As still another example of the policy of secrecy we mention, in another place in The Secret Doctrine you will find H. P. Blavatsky's statement that our Earth does not belong to the seven sacred planets of the ancients, and here she says that it does, and the two statements are apparently contradictory. It is a paradox, but it is not contradictory. And fortunately this paradox is easy of explanation. The seven sacred planets of the ancients, as planets of the solar system, are those mentioned in the beginning of our study tonight, i.e., Saturn, Jupiter, Mars, Sun (a substitute), Venus, Mercury, and Moon as a substitute. Our Earth is not included, as you see. But as we also pointed out tonight, each one of the globes of our planetary chain is the child of, in a sense built by, controlled by, and guided by one of these seven sacred planets, that is to say, by the respective genius or rector of each of the seven sacred planets. Hence, the seven globes of our planetary chain were likewise frequently called the seven sacred planets by the ancients, because those seven globes were builded by their cooperative instrumentality, and are under their guidance. The globes were builded by the seven sacred planets, plus, as before remarked, the action of the indwelling swabhavic life of our own planetary chain.

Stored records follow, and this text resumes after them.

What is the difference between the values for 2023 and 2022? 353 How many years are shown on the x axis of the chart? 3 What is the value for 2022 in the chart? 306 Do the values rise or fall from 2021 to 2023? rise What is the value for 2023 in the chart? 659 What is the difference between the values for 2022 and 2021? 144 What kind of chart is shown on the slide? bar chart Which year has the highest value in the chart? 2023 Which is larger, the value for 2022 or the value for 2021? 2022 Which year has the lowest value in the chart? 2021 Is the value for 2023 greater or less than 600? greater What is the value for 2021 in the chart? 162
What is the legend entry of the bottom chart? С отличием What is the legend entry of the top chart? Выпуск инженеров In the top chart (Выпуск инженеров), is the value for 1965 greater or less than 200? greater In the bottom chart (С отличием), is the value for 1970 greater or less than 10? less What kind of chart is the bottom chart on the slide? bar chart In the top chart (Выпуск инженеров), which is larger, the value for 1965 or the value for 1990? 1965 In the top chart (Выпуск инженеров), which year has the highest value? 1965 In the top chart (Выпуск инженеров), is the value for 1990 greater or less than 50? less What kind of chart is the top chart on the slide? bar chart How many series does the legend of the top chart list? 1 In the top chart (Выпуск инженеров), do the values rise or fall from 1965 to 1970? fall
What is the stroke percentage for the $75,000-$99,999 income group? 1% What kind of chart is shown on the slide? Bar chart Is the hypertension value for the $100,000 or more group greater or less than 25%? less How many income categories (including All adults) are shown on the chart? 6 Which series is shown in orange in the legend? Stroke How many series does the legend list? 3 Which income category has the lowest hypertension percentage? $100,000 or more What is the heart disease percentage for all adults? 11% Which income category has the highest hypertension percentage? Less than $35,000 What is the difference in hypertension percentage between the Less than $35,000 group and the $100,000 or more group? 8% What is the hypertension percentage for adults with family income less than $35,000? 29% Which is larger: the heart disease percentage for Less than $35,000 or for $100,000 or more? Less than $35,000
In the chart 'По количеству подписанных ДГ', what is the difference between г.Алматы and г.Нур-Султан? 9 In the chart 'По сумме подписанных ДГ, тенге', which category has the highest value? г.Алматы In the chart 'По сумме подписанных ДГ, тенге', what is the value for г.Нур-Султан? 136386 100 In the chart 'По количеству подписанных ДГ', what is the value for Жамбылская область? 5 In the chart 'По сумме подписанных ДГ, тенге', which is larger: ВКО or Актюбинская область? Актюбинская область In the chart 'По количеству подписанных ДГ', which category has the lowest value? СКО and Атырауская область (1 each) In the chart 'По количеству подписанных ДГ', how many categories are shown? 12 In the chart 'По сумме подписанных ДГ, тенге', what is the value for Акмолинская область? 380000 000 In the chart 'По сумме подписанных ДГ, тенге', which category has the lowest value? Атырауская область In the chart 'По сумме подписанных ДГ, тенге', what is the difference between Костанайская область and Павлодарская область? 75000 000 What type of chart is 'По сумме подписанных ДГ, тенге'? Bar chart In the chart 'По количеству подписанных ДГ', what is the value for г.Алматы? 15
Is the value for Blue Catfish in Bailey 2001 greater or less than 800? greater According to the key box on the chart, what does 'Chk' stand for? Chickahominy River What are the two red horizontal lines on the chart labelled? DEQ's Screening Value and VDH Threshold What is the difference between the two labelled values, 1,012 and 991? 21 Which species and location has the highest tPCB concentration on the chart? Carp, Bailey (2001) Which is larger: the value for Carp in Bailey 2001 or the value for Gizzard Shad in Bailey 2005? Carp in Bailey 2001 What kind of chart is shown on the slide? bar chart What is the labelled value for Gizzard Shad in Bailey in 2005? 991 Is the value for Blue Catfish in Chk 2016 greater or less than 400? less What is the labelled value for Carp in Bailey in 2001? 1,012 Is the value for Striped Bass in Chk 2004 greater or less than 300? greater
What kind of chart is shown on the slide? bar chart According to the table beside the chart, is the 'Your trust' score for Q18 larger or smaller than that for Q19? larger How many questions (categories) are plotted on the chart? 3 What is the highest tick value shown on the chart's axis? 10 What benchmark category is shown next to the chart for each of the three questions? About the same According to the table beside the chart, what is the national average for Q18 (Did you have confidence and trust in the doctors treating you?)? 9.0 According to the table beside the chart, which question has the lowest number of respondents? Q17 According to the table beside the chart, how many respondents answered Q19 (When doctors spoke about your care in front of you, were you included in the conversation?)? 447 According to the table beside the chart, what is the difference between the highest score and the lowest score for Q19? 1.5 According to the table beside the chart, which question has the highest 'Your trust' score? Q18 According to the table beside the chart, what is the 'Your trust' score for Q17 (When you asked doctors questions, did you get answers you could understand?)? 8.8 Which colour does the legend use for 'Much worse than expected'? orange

Our time is drawing very near to an end for this evening, but we wish to call attention to two facts only before closing. First, the seven globes of our planetary chain are not the seven principles of the earth. The analogy is good and very striking; yet these seven globes of our planetary chain are, each one, a distinct and separate entity; each one of the seven, our earth included, has its own seven principles. Yet the other six globes of our chain are not the other six principles of our earth. The idea is grotesque. It is as much as to say that seven men, seven chelas of the Masters, a group of seven chelas, are the seven principles each of each. Not at all. The seven globes form a single group, but each one is a separate entity and has its own seven principles.

The second thing is this, that these so-called planes, these seven planes, should really and truly be called worlds. It is very difficult to find a proper word to describe this fact. These planes, or rather worlds, collectively are the lokas and talas: seven lokas and seven talas, corresponding one to the other, each to each.

This bipolarity of loka and tala, repeated seven times on seven decreasing degrees of materiality counting upwards, or increasing degrees of materiality counting downwards, are the seven planes or rather worlds of the solar system macrocosmically; the seven planes or worlds of our planetary chain are the lokas and talas microcosmically. These lokas and talas, then, are worlds. Look at the world around us: the stars above us, the earth beneath our feet, the winds blowing — in short, all the world we see and feel and know. It is one of the lokas and one of the talas conjointly. And these lokas and talas correspond one to the other, each to each, exactly as in the case of the bipolarity of magnetism or of electricity on our plane. Fundamentally they are one, but they manifest in bipolar character. That particular force or vital current whose tendency is downwards, forms that aspect of the union which is called the tala of any world. And the other, whose aspect is upwards or, technically speaking, north, forms the loka.

At our next study we shall begin a rather detailed investigation of our planetary chain, having now covered the various outlying fields of that which it was necessary briefly to survey before we could adequately understand the teachings regarding the earth's planetary chain.